本作はそんな究極の選択に迫られた人間の姿を静かにあぶり出し、私たちに「愛」と「死」とは何か、そして生きる意義を教えてくれる傑作と言えます。

第一次世界大戦前後のパリで、懸命に生きる一人の女性を描いた大河小説

題名にある「魂」とは、主人公アンネットの魂の遍歴のこと。本作は第一次世界大戦前後、共産主義とファシズムが交錯する中、アンネットがパリで幾多の困難を乗り越え生きて行く姿を描き出す、全3巻に及ぶヨーロッパ版大河小説です。

裕福な家庭に生まれ育ったアンネットは、父の死後彼の手紙の整理をしていたところ、自分に母親違いの妹シルヴィがいる事実を知ります。衝撃を受け戸惑うアンネットでしたが、妹に会ってみたいという好奇心からシルヴィに会いに行くことに。

当時のフランスでは、自立した生き方を求める女性に対し大きな偏見がありました。自立した女性として存在したかったアンネットは、その時代当然とされていた結婚を拒みます。しかし恋の末一度関係を持ったことで息子マルクを授かり、そこからシングルマザーとしての新たな闘いが始まり……。

著者
ロマン ロラン
出版日
1989-11-16

ロマン・ロランの最高傑作と名高い『ジャン・クリストフ』に次ぐ名作と言われる本作。様々な困難や障害にもめげず懸命に生きる主人公アンネットの姿に、深い感銘を受ける読者も多いでしょう。以下の引用では、アンネットの強く気高い精神性がとてもよく表現されています。

「魅せられたる魂の女は、熱を帯びた手でそれを振り払うが、それは次々にやって来て、最後の臨終で断ち切られる。しかし、すべてが過ぎ去り、すべてが魔術であるとしても、幻想と夢の力、不断に創造し更新する生命の躍進力は残るのである。それは彼女、アンネットの生命の源だからだ。」(『魅せられたる魂』より引用)

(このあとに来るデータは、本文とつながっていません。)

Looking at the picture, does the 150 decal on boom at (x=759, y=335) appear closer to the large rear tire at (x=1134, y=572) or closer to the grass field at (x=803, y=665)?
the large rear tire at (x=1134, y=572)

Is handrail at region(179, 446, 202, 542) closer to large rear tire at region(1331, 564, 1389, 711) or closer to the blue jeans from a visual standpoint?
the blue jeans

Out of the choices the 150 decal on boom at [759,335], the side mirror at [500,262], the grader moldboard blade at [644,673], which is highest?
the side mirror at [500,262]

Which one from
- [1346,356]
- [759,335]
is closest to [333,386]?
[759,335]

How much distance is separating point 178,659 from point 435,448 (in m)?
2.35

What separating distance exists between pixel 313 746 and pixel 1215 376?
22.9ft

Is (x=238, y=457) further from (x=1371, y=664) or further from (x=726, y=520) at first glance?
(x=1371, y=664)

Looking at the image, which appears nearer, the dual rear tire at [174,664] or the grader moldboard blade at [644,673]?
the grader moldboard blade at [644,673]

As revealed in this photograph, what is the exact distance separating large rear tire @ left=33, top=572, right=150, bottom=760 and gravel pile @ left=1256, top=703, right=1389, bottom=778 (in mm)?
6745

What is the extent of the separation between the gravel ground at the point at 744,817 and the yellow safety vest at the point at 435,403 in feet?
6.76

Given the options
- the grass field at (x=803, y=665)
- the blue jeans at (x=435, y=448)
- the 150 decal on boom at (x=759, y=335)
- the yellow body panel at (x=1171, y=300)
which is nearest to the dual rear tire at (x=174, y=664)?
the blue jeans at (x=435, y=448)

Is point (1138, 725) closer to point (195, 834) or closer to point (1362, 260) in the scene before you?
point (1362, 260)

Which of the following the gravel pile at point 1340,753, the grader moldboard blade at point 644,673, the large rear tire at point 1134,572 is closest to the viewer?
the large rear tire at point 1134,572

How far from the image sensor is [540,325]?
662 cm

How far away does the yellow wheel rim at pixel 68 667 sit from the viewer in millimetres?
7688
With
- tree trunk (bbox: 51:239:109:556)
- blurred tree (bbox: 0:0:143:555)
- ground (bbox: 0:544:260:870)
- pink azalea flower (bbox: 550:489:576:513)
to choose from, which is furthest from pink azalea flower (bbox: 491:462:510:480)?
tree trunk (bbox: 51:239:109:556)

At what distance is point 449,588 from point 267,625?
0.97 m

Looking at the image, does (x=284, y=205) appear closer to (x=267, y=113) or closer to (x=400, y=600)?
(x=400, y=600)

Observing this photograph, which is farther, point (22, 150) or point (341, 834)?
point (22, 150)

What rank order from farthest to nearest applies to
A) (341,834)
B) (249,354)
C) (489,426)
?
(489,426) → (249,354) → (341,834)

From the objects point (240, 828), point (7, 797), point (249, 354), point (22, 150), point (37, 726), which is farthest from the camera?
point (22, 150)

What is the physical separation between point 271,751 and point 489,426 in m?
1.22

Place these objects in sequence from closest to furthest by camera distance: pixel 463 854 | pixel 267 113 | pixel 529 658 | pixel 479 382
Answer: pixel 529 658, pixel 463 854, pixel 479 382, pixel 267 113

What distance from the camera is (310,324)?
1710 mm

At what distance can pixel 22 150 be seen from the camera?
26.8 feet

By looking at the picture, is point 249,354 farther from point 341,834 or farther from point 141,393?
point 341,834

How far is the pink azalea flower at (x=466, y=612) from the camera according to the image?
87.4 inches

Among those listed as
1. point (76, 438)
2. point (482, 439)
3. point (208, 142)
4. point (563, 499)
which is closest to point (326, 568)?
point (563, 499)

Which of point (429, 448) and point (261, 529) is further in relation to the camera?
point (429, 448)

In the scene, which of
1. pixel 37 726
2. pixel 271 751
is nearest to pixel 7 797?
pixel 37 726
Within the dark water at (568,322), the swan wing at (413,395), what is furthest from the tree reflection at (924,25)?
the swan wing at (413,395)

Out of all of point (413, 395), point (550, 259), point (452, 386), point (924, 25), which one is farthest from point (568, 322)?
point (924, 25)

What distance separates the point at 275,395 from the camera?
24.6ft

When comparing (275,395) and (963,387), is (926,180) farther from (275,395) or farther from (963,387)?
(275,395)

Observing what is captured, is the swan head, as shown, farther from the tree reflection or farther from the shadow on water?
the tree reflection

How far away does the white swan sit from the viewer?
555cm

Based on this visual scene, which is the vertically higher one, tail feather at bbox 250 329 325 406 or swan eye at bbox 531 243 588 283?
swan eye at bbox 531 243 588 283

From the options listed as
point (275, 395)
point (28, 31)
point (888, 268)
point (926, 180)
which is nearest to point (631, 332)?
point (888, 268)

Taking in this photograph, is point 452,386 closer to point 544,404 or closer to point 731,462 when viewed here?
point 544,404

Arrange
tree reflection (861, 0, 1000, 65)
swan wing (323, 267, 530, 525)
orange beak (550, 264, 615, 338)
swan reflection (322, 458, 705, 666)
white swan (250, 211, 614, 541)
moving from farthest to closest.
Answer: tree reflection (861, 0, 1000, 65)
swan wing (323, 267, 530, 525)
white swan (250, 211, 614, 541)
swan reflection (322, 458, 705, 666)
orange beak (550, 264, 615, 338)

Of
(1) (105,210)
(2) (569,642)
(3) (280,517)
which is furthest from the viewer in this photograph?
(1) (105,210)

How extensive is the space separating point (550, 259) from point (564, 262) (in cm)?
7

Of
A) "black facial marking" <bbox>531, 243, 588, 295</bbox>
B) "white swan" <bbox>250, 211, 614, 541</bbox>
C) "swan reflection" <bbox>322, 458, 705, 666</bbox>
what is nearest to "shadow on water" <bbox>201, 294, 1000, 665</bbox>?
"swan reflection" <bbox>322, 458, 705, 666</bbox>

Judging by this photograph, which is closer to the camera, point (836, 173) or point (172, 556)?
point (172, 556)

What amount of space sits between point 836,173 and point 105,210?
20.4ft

アンネットは、ロマン・ロランが自身の理想の女性像を形にした存在と解釈されています。個人として自由に意見を表明し生きることが難しかった当時、ロランは本作の物語そして彼女の姿に未来への希望を託したと言えるのではないでしょうか。

ロマン・ロランの平和への願いが託された、2ヶ月の切ない恋物語

舞台は第一次世界大戦下のパリ。軍隊へ召集を受けたばかりの良家の息子ピエールと、生活の糧を得るために画を描くリュースは、ドイツ軍の空爆が始まった時、パリの地下鉄で偶然出会いました。

結ばれるのは難しいと分かっていても、惹かれる気持ちを抑えられない2人。「戦争さえなかったら……」と読者の誰もが思うでしょう。この作品は恋愛小説であるとともに、ロマン・ロラン自身の強い信念を映し出した反戦小説でもあるのです。

著者
ロマン ロラン
出版日
2015-12-16

半年後には戦地に出向かなければならないピエールと、軍需工場で働く母と2人で暮らしているリュース。偶然地下鉄の混み合う車内で出会った2人は、厳しい現実に対抗するように恋人同士の濃密な時間を過ごします。

その姿はまるで、現実から逃避し自分たちが望む幻想の「幸せ」を求めて生きているよう。彼らはいつまでもこの状態が続くわけではないとどこかで既に悟り、諦めているようにも見えます。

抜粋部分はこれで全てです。